▶ **Untersuchter Text**
▬▬▬

Horst,.......isses wahr.....Du wirst also wieder da sein..... #6 
Ich weiss leider immer noch nicht, ob ich zugegen sein kann/werde.
Eigentlich kann ich mir das ganze ja nicht entgehen lassen, da ich schon der ersten ABBC mitgemacht habe....aber schaun 'mer ma  :q


----------



## Jolly (1. April 2005)

*AW: ABBB-Cup 2005 ......*

@Salmonelle
Das ist ein Wort !! Danke für das Angebot, das lässt mich den Tag heute etwas entspannter beginnen. Ohne die Frage im Hinterkopf, ob der Postbote endlich da war!!
Gruß      Jolly


----------



## detlefb (1. April 2005)

*AW: ABBB-Cup 2005 ......*

@ Medo, 
was anderes habe ich von dir auch nicht erwartet.
Da du nicht auf der Teilnehmerliste steht, ist wahrscheinlich deine UMTS-PCMCIA-Karte für N-Book defekt |supergri  :q 

@ Skorpion,

kriegst du all dein Tackle auf die Bandit????
Ich telenier gleich mit Josihh und Mefohunter84, dann sehen wir bzgl. Mitfahrgelegenheit weiter...


----------



## MxkxFxsh (1. April 2005)

*AW: ABBB-Cup 2005 ......*

@ Horst

Ist Dein Alu-Tisch mit dabei ??? Ohh büdde ! :m


----------



## Mefo (1. April 2005)

*AW: ABBB-Cup 2005 ......*

So kurzentschloßen werde ich mich morgen dazugesellen .
Wollte mit dem ersten Büchsenlicht dort aufschlagen um noch ein paar Leos zu verhaften ,Gefrierschrank ist total leer.


----------



## Salmonelle (1. April 2005)

*AW: ABBB-Cup 2005 ......*

@Mike - klar, die Kiste Bölkstoff braucht doch Schatten

muß jetzt los

bis moagenfrrüh


----------



## Laggo (1. April 2005)

*AW: ABBB-Cup 2005 ......*

@Mefo
Ich werd auch recht früh aufschlagen, bin um 6 in Halli eben Würmer holen und dann können wir auch schon lospaddeln #6 
Das hatten wir doch eigentlich schon leztes Jahr beim TDM schon vor, aber da war ich jawohl noch nicht ganz fit |schlaf: , während Du schon fleißig Leos und Silber verhaftet hast #q 

Gruß Laggo


----------



## Fastroller (1. April 2005)

*AW: ABBB-Cup 2005 ......*

Salute, bin Morgen auch am Start, aber diesmal als >Strandläufer- es sei denn jemand nimmt ich aufm Boot mit...

Ansonsten bis 08:15 !!!

Fastroller


----------



## Mefo (1. April 2005)

*AW: ABBB-Cup 2005 ......*

Klar können wir das tun Laggo,freue mich schon drauf.

▬▬▬

▶ **Extrahierte Daten**
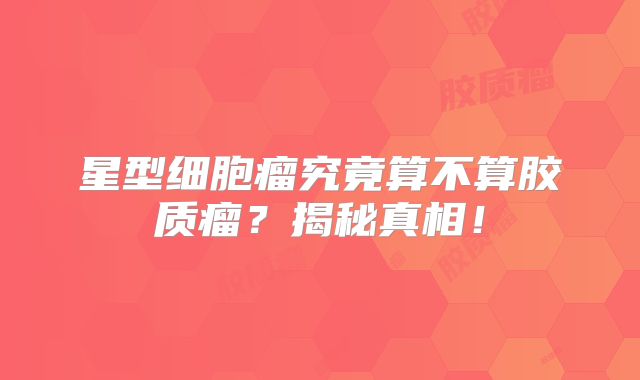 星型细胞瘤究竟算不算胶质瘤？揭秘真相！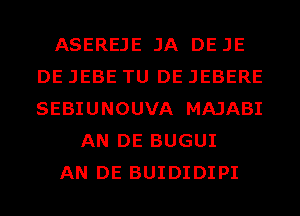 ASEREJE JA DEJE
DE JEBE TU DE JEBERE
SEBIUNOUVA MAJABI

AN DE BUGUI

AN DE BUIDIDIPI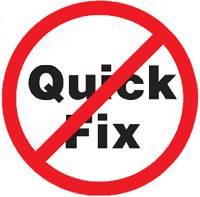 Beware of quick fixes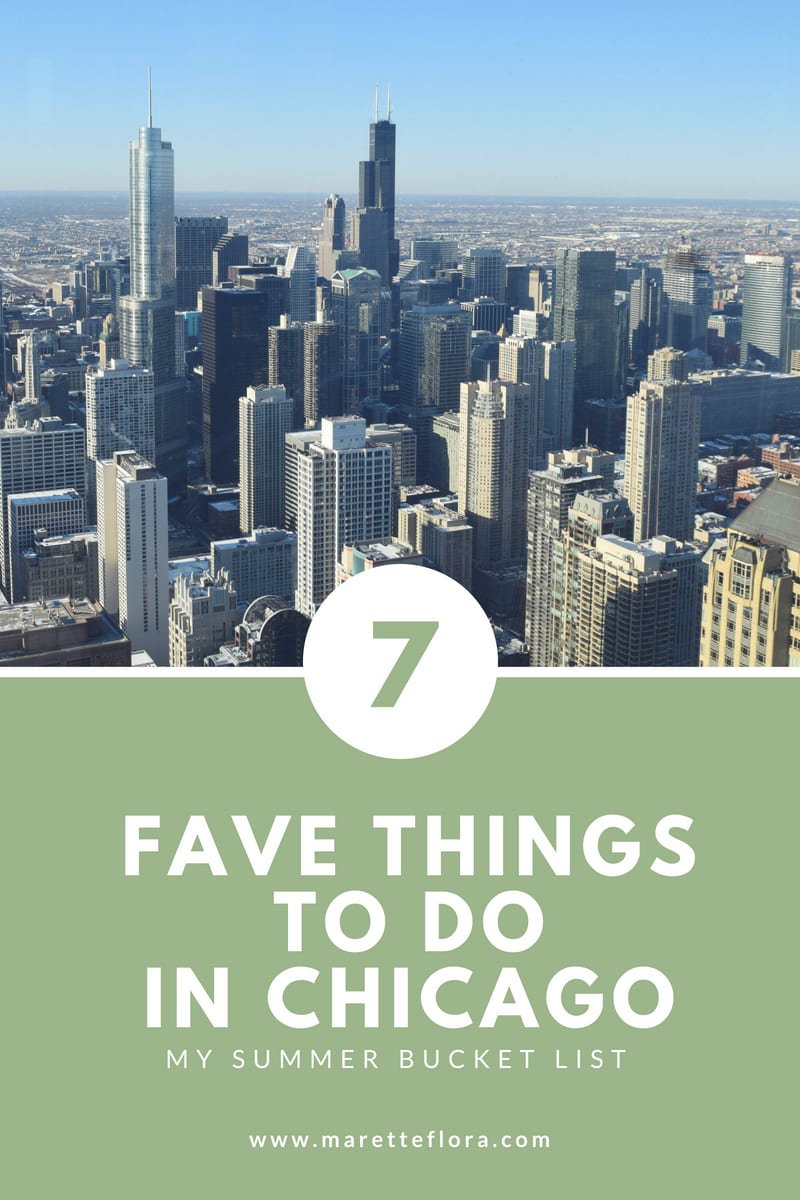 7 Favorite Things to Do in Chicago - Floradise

▬▬▬

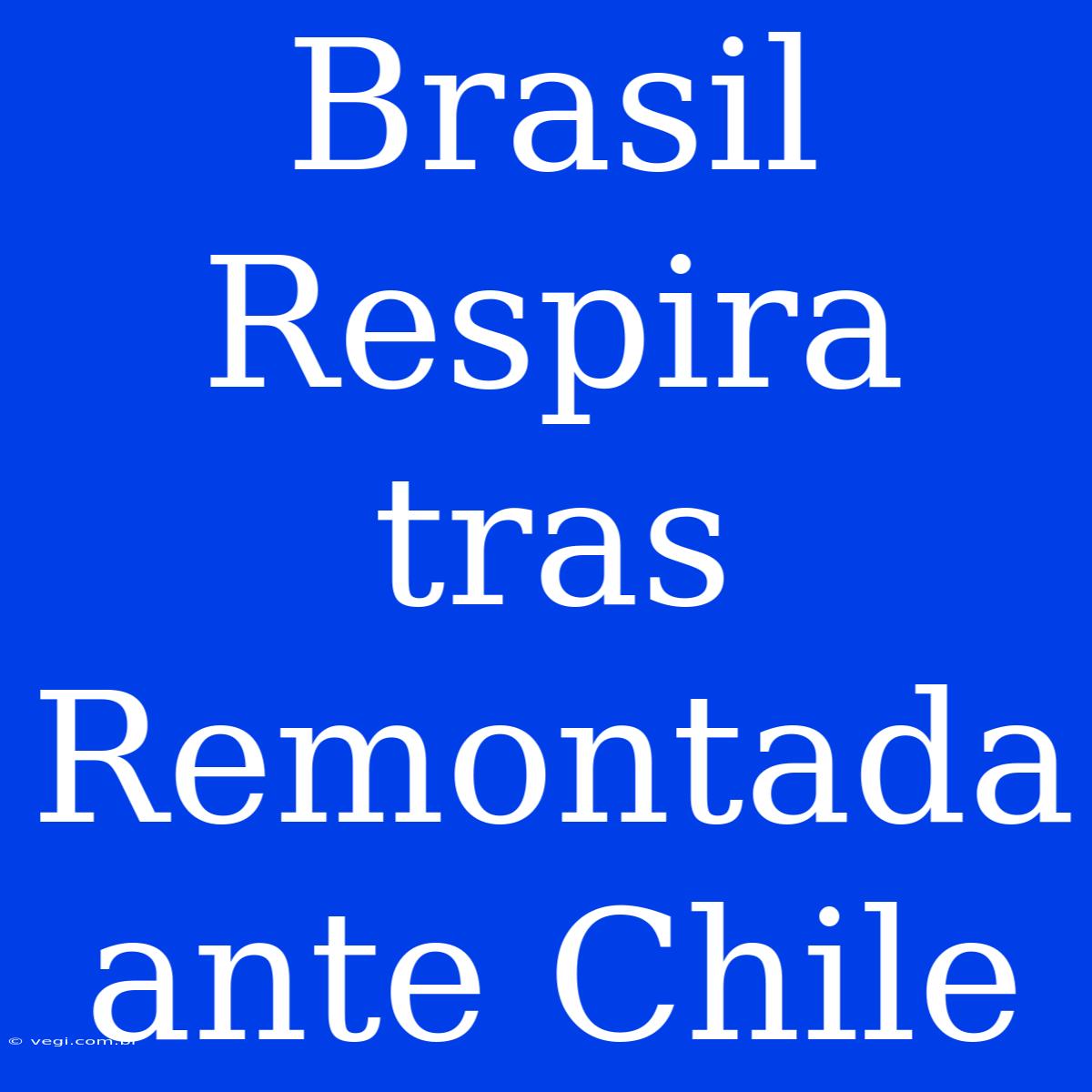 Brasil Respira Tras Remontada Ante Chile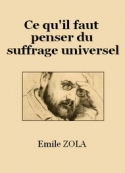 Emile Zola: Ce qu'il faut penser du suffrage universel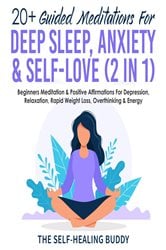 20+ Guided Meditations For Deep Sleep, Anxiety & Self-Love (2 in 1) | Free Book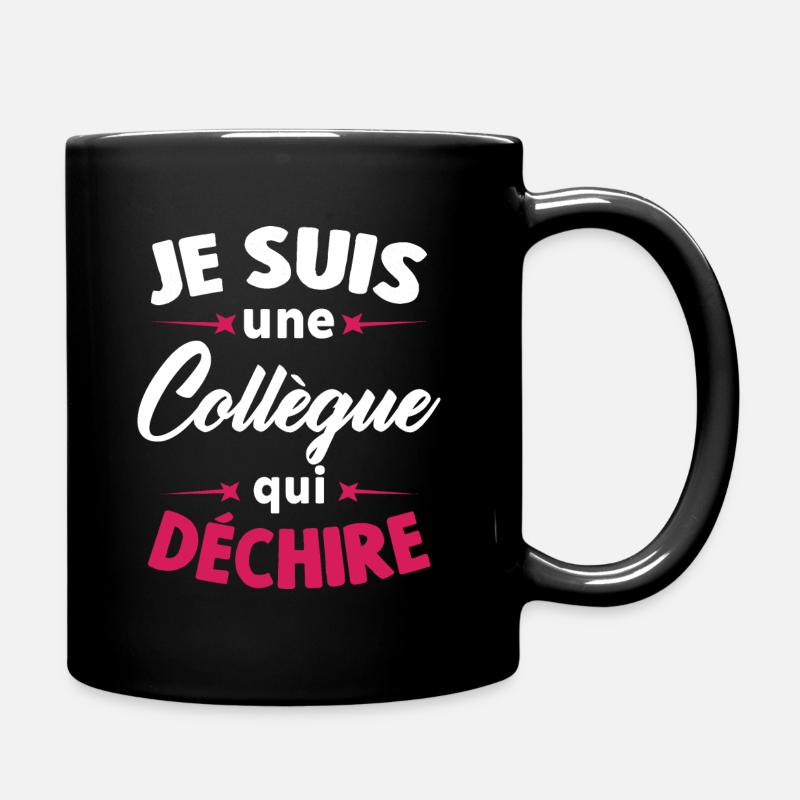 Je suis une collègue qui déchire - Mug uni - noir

▬▬▬

▶ **Aufgabenstellung**
Geben Sie aus dem Forumsthread zum ABBB-Cup 2005 den Abschnitt von „## Fastroller (1.“ bis einschließlich „bis 08:15 !!!“ wortgetreu wieder. Die Datensätze spielen hierfür keine Rolle.

▶ **Musterlösung**
## Fastroller (1. April 2005)

*AW: ABBB-Cup 2005 ......*

Salute, bin Morgen auch am Start, aber diesmal als >Strandläufer- es sei denn jemand nimmt ich aufm Boot mit...

Ansonsten bis 08:15 !!!